Copy every line of the records below word for word, omitting the pictures.
═══ Excerpted records
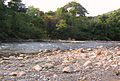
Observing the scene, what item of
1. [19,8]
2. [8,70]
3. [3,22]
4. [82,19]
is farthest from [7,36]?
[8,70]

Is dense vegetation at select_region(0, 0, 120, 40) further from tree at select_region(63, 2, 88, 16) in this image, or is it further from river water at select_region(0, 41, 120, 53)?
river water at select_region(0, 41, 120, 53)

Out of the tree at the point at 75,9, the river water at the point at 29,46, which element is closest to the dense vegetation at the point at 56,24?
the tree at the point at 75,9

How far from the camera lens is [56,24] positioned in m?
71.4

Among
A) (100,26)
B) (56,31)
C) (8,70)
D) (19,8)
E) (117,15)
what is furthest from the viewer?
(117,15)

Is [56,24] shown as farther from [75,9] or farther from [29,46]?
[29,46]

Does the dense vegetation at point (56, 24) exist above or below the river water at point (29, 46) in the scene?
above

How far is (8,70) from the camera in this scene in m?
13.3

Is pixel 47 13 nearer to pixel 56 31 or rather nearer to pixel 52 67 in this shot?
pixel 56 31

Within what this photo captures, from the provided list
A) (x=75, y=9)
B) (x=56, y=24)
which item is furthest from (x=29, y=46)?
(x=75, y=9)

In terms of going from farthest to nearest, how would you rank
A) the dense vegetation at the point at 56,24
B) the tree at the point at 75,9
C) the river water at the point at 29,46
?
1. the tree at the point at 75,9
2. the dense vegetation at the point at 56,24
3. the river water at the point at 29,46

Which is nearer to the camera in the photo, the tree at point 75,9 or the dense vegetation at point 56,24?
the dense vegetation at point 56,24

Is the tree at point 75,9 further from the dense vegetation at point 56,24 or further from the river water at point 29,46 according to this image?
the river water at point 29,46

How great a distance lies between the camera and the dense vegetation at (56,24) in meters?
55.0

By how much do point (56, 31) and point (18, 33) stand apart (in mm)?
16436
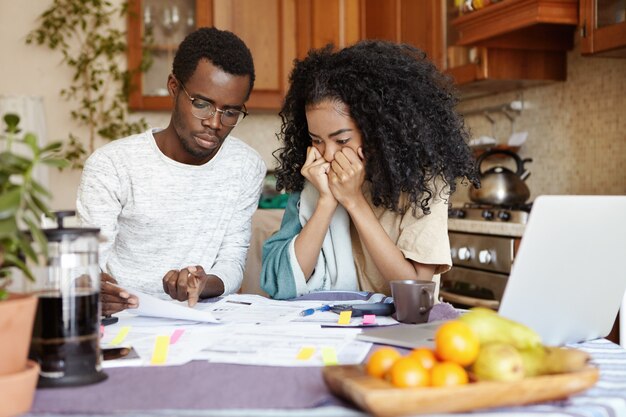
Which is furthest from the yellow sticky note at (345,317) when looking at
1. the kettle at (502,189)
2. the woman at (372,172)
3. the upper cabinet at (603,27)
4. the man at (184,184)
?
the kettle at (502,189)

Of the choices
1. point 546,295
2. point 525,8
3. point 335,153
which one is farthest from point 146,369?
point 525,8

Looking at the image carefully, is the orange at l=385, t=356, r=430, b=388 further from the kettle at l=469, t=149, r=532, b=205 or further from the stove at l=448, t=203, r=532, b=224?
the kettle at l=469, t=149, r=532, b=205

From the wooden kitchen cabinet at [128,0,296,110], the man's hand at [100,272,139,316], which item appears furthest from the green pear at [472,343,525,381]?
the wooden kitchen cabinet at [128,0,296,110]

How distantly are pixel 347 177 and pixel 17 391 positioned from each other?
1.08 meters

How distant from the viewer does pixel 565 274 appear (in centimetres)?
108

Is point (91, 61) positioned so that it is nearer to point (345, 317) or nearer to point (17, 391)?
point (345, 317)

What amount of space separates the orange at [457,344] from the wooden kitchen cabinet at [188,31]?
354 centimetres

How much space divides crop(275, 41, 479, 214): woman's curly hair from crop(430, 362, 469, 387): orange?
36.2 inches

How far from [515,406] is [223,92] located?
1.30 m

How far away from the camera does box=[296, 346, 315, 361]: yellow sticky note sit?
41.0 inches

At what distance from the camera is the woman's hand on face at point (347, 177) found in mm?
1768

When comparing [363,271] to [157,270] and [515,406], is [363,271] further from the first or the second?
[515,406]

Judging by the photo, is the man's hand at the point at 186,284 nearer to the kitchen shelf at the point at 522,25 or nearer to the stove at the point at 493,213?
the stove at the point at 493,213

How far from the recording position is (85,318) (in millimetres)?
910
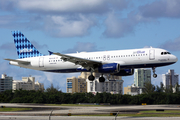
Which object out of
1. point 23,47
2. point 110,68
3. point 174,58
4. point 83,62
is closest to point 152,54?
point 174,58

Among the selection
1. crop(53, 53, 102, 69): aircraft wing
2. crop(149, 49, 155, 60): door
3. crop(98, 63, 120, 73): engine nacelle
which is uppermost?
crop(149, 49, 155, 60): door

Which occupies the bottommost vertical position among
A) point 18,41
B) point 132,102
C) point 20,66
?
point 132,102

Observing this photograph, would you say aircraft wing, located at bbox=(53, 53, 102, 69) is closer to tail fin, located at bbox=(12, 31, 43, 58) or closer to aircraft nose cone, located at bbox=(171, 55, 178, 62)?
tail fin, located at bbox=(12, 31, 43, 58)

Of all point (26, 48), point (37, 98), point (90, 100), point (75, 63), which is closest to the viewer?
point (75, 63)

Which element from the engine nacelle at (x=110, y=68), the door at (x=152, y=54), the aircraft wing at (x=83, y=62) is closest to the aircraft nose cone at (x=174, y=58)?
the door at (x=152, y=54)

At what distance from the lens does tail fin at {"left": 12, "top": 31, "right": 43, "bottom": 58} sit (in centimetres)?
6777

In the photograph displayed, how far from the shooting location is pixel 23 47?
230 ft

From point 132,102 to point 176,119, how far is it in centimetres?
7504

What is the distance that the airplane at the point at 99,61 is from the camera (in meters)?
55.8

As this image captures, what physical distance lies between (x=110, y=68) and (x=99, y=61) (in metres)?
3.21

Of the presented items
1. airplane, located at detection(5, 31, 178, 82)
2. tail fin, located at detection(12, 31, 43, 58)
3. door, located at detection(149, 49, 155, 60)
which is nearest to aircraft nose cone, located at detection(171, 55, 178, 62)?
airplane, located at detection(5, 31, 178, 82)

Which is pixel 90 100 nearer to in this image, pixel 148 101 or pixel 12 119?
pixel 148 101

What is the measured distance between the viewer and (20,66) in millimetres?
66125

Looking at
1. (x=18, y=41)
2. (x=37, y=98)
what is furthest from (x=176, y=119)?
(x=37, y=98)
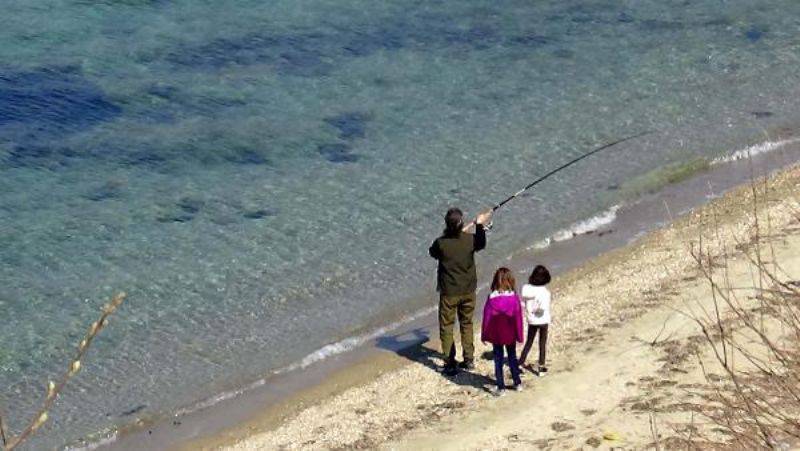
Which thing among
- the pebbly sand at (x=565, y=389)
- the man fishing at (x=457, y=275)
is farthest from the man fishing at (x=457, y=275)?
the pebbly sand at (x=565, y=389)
══════
### Solved problem:
Observing the scene, what item of
1. [19,8]
2. [8,70]
3. [3,22]
4. [82,19]
is farthest from [7,36]?
[8,70]

Is dense vegetation at select_region(0, 0, 120, 40) further from tree at select_region(63, 2, 88, 16) in this image, or is it further from river water at select_region(0, 41, 120, 53)?
river water at select_region(0, 41, 120, 53)

Out of the tree at the point at 75,9, the river water at the point at 29,46, which element is closest to the dense vegetation at the point at 56,24?
the tree at the point at 75,9

How far from the camera lens is [56,24] positioned in m?
71.4

Among
A) (100,26)
B) (56,31)
C) (8,70)
D) (19,8)
E) (117,15)
what is furthest from the viewer?
(117,15)

Is [56,24] shown as farther from [75,9] or farther from [29,46]?
[29,46]

Does the dense vegetation at point (56, 24) exist above or below the river water at point (29, 46) in the scene?
above

How far is (8,70) from the camera in this scene in m?
13.3

Is pixel 47 13 nearer to pixel 56 31 or rather nearer to pixel 52 67 in this shot?
pixel 56 31

Within what this photo captures, from the provided list
A) (x=75, y=9)
B) (x=56, y=24)
which item is furthest from (x=29, y=46)?
(x=75, y=9)

In terms of going from farthest to nearest, how would you rank
A) the dense vegetation at the point at 56,24
B) the tree at the point at 75,9
C) the river water at the point at 29,46
?
1. the tree at the point at 75,9
2. the dense vegetation at the point at 56,24
3. the river water at the point at 29,46

Which is nearer to the camera in the photo, the tree at point 75,9 or the dense vegetation at point 56,24?
the dense vegetation at point 56,24

Is the tree at point 75,9 further from the dense vegetation at point 56,24 or further from the river water at point 29,46 according to this image?
the river water at point 29,46

How great a distance lies between the camera and the dense vegetation at (56,24) in meters?
55.0

By how much do point (56, 31) and point (18, 33) stand apart (in mm)?
16436
Which is furthest from the yellow sticky note at (345,317) when looking at
1. the kettle at (502,189)
2. the woman at (372,172)
3. the upper cabinet at (603,27)
4. the man at (184,184)
?
the kettle at (502,189)

Of the choices
1. point 546,295
2. point 525,8
3. point 335,153
which one is farthest from point 146,369?
point 525,8

Looking at the image carefully, is the orange at l=385, t=356, r=430, b=388 further from the kettle at l=469, t=149, r=532, b=205 or further from the stove at l=448, t=203, r=532, b=224?
the kettle at l=469, t=149, r=532, b=205

From the wooden kitchen cabinet at [128,0,296,110], the man's hand at [100,272,139,316], which item appears furthest from the green pear at [472,343,525,381]?
the wooden kitchen cabinet at [128,0,296,110]

How distantly are pixel 347 177 and pixel 17 391 positioned from each other?
1.08 meters

How distant from the viewer does pixel 565 274 appear (in centimetres)?
108

Is point (91, 61) positioned so that it is nearer to point (345, 317) or nearer to point (17, 391)?
point (345, 317)

What amount of space separates the orange at [457,344] from the wooden kitchen cabinet at [188,31]?
354 centimetres

How much space divides crop(275, 41, 479, 214): woman's curly hair from crop(430, 362, 469, 387): orange?
36.2 inches

How far from [515,406] is [223,92] located?
1.30 m

How far away from the camera does box=[296, 346, 315, 361]: yellow sticky note sit?
41.0 inches

At what distance from the camera is the woman's hand on face at point (347, 177) found in mm?
1768

When comparing [363,271] to [157,270] and [515,406], is [363,271] further from the first or the second?
[515,406]

Judging by the photo, is the man's hand at the point at 186,284 nearer to the kitchen shelf at the point at 522,25 or nearer to the stove at the point at 493,213?
the stove at the point at 493,213

How far from the recording position is (85,318) (in millimetres)?
910
Which object out of
1. point 23,47
2. point 110,68
3. point 174,58
4. point 83,62
is closest to point 152,54?
point 174,58

Among the selection
1. crop(53, 53, 102, 69): aircraft wing
2. crop(149, 49, 155, 60): door
3. crop(98, 63, 120, 73): engine nacelle
which is uppermost?
crop(149, 49, 155, 60): door

Which occupies the bottommost vertical position among
A) point 18,41
B) point 132,102
C) point 20,66
?
point 132,102

Observing this photograph, would you say aircraft wing, located at bbox=(53, 53, 102, 69) is closer to tail fin, located at bbox=(12, 31, 43, 58) or closer to aircraft nose cone, located at bbox=(171, 55, 178, 62)?
tail fin, located at bbox=(12, 31, 43, 58)

Of all point (26, 48), point (37, 98), point (90, 100), point (75, 63), which is closest to the viewer?
point (75, 63)

Which element from the engine nacelle at (x=110, y=68), the door at (x=152, y=54), the aircraft wing at (x=83, y=62) is closest to the aircraft nose cone at (x=174, y=58)?
the door at (x=152, y=54)

At what distance from the lens does tail fin at {"left": 12, "top": 31, "right": 43, "bottom": 58} sit (in centimetres)?
6777

In the photograph displayed, how far from the shooting location is pixel 23 47?
230 ft

From point 132,102 to point 176,119, how far is it in centimetres?
7504

What is the distance that the airplane at the point at 99,61 is from the camera (in meters)?
55.8

As this image captures, what physical distance lies between (x=110, y=68) and (x=99, y=61) (in metres)?
3.21

Of the presented items
1. airplane, located at detection(5, 31, 178, 82)
2. tail fin, located at detection(12, 31, 43, 58)
3. door, located at detection(149, 49, 155, 60)
which is nearest to aircraft nose cone, located at detection(171, 55, 178, 62)?
airplane, located at detection(5, 31, 178, 82)

Which is pixel 90 100 nearer to in this image, pixel 148 101 or pixel 12 119?
pixel 148 101

What is the measured distance between the viewer and (20,66) in millimetres?
66125

Looking at
1. (x=18, y=41)
2. (x=37, y=98)
what is furthest from (x=176, y=119)?
(x=37, y=98)
Which thing among
- the pebbly sand at (x=565, y=389)
- the man fishing at (x=457, y=275)
is farthest from the man fishing at (x=457, y=275)?
the pebbly sand at (x=565, y=389)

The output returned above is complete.